start Source document

That said, adaptive streaming techniques can support much more variability, since it’s the size per chunk that matters, not size per stream. A number of products support the new “VBR VC-1” Smooth Streaming SDK from Microsoft, where the right “stream” for the client’s bitrate gets assembled out of the available chunks from different encoded bitrates. So even though the encoded files are VBR, the client is receiving data at an essentially constant rate.

VBR for download

We generally use VBR for video that’s going to be downloaded or stored on disc. The fundamental definition of VBR is that the average bitrate is less than the peak bitrate, while those are identical with CBR. Thus, for a VBR encode, we specify the average bitrate as well as the buffer (either via VBR or by defining peak bitrate and buffer duration).

The goal of a VBR encode is to provide better overall compression efficiency by reducing bitrate and “surplus” quality in the easier portions of the video as it does in the more complex portions.

Depending on format, it’s perfectly possible to use VBR files for streaming. This is sometimes used as a cost-saving measure in order to reduce total bandwidth consumption. Its peak bandwidth requirements would be the same of a CBR file with identical buffer. For example, encoding with a 1500 Kbps peak and a 1000 Kbps average would still require 1500 Kbps for playback, but would save a third on per GB delivery costs.

end Source document
start Data excerpts

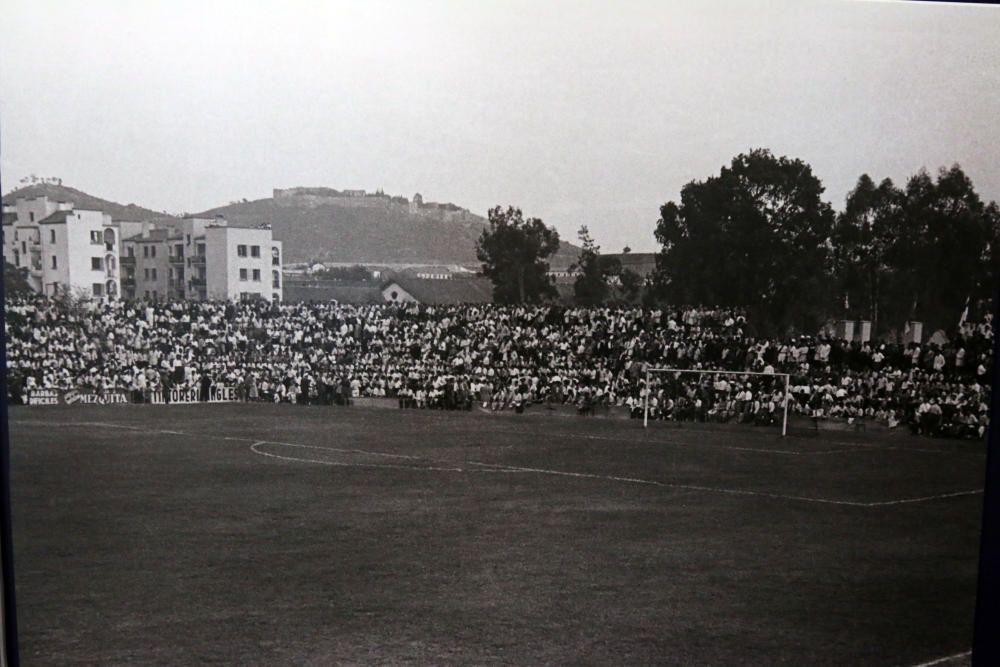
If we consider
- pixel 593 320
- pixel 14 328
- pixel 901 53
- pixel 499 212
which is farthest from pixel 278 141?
pixel 901 53

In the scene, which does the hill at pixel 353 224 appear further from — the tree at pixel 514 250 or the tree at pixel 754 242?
the tree at pixel 754 242

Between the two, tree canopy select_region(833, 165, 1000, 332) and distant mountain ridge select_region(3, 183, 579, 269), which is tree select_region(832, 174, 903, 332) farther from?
distant mountain ridge select_region(3, 183, 579, 269)

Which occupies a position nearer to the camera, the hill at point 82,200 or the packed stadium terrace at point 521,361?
the hill at point 82,200

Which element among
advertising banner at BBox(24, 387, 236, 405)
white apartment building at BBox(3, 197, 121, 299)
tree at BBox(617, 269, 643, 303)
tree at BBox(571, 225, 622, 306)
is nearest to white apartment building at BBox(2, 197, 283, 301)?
white apartment building at BBox(3, 197, 121, 299)

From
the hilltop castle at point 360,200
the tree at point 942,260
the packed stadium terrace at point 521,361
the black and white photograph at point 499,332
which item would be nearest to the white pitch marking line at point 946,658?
the black and white photograph at point 499,332

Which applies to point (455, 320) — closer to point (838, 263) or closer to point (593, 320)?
point (593, 320)

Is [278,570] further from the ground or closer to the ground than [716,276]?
closer to the ground

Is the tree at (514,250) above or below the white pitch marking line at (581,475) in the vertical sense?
above
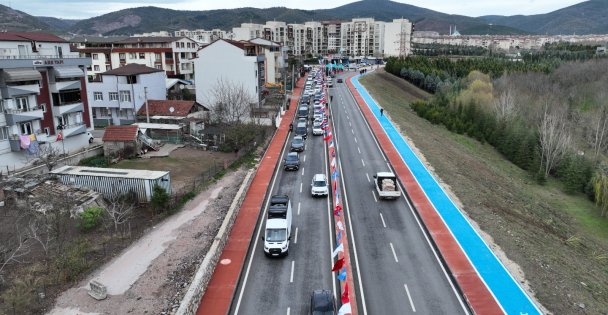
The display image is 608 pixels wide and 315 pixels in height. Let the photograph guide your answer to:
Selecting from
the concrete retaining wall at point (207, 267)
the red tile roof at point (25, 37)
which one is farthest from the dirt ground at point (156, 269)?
the red tile roof at point (25, 37)

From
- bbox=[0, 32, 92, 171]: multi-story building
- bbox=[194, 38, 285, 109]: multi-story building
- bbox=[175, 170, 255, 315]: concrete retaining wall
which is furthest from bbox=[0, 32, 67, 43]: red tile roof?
bbox=[175, 170, 255, 315]: concrete retaining wall

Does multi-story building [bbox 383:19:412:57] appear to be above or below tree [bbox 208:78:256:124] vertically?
above

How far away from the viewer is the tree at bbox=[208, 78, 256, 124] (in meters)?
53.8

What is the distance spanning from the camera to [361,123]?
61.3 m

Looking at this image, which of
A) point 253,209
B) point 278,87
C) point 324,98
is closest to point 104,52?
point 278,87

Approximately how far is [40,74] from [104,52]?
1927 inches

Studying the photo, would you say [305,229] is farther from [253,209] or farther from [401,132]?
[401,132]

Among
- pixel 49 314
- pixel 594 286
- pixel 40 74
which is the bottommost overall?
pixel 594 286

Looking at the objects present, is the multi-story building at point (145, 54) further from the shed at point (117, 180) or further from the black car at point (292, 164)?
the shed at point (117, 180)

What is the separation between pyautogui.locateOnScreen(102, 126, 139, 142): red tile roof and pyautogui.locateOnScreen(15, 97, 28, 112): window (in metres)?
7.42

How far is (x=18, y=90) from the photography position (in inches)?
1594

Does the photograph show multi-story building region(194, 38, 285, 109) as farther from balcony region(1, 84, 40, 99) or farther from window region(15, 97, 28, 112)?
window region(15, 97, 28, 112)

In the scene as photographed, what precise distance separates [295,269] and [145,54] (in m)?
75.8

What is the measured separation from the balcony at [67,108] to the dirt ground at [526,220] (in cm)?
3775
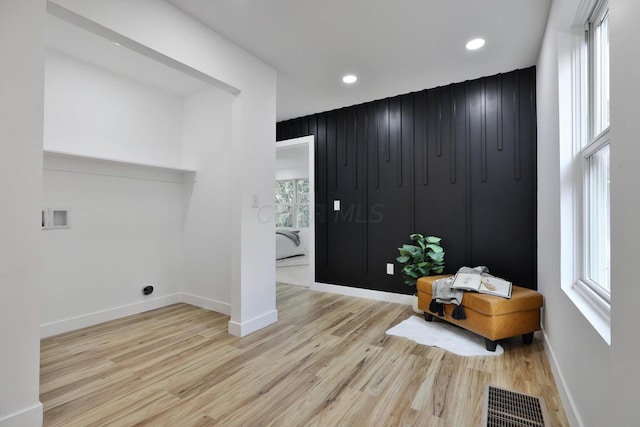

end Data excerpts

• _Task goal_
Continue the text on VBR and CBR video encoding, starting after its last sentence.

• _Exercise result_
The average and peak rates are really independent axes. Average bitrate gets down to how big a file you want, and the peak is based on how much CPU you need to play it back. Take a DVD with video at a pretty typical 5 Mbps average 9 Mbps peak. If a bunch of content gets added, meaning more minutes need to be stuffed into the same space, the average bitrate may need to be dropped to 4 Mbps, but the 9 Mbps maximum peak will stay the same. Conversely, if the project shifts from using replication to DVD-R without any change in content, the peak bitrate may be dropped to 6.5 Mbps for better compatibility with old DVD players, but the average wouldn’t need to change.

Quality-limited VBR

A quality-limited VBR is a special case of VBR when data rate isn’t controlled at all; each frame gets as many bits as it needs in order to hit the quality target. In some cases, this can be a fixed-QP encode. Other models can be a little more sophisticated in targeting a constant perceptual quality; for example allowing B-frames to have higher QP. In those cases, you can think of a bitrate-limited VBR as basically a mechanism to find the QP that’ll give the desired file size.

Some codecs, more common in audio than video, offer a sort of hybrid quality/bitrate VBR mode with an overall target bitrate and target quality, and the actual bitrate per file will go up and down within a band to hit that quality. In video codecs, this is supported in x264’s CRF mode, and in ProCoder/Carbon’s quality-with-VBR MPEG-2 mode.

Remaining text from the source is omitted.